* EXERCISE REQUIREMENTS: Write the listing below out again in full, dropping its pictures.

─── THE DATA ───

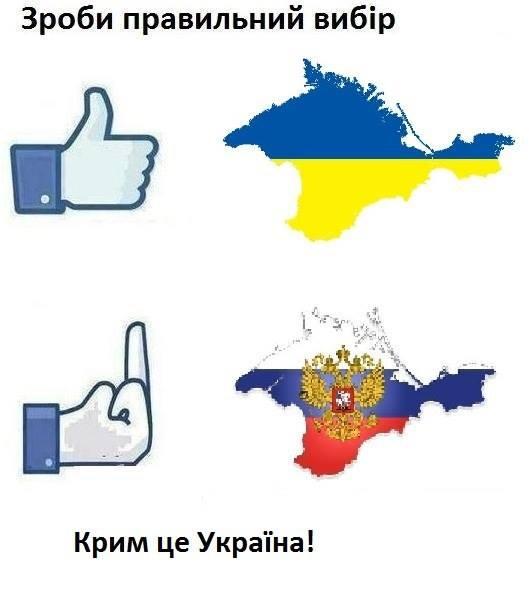 """""""Референдум"""" в Крыму является нелегитимным, - Венецианская комиссия - Цензор.НЕТ 2915"""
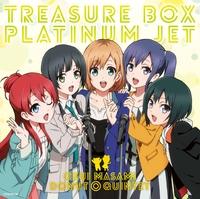 宝箱-TREASURE BOX-/奥井雅美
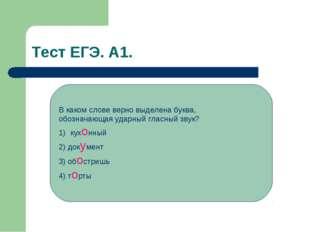 Тест ЕГЭ. А1. В каком слове верно выделена буква, обозначающая ударный гласны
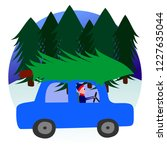 car with a tree in the forest | Shutterstock .eps vector #1227635044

───

* WRITTEN SOLUTION:
 """""""Референдум"""" в Крыму является нелегитимным, - Венецианская комиссия - Цензор.НЕТ 2915"""
 宝箱-TREASURE BOX-/奥井雅美
 Тест ЕГЭ. А1. В каком слове верно выделена буква, обозначающая ударный гласны
 car with a tree in the forest | Shutterstock .eps vector #1227635044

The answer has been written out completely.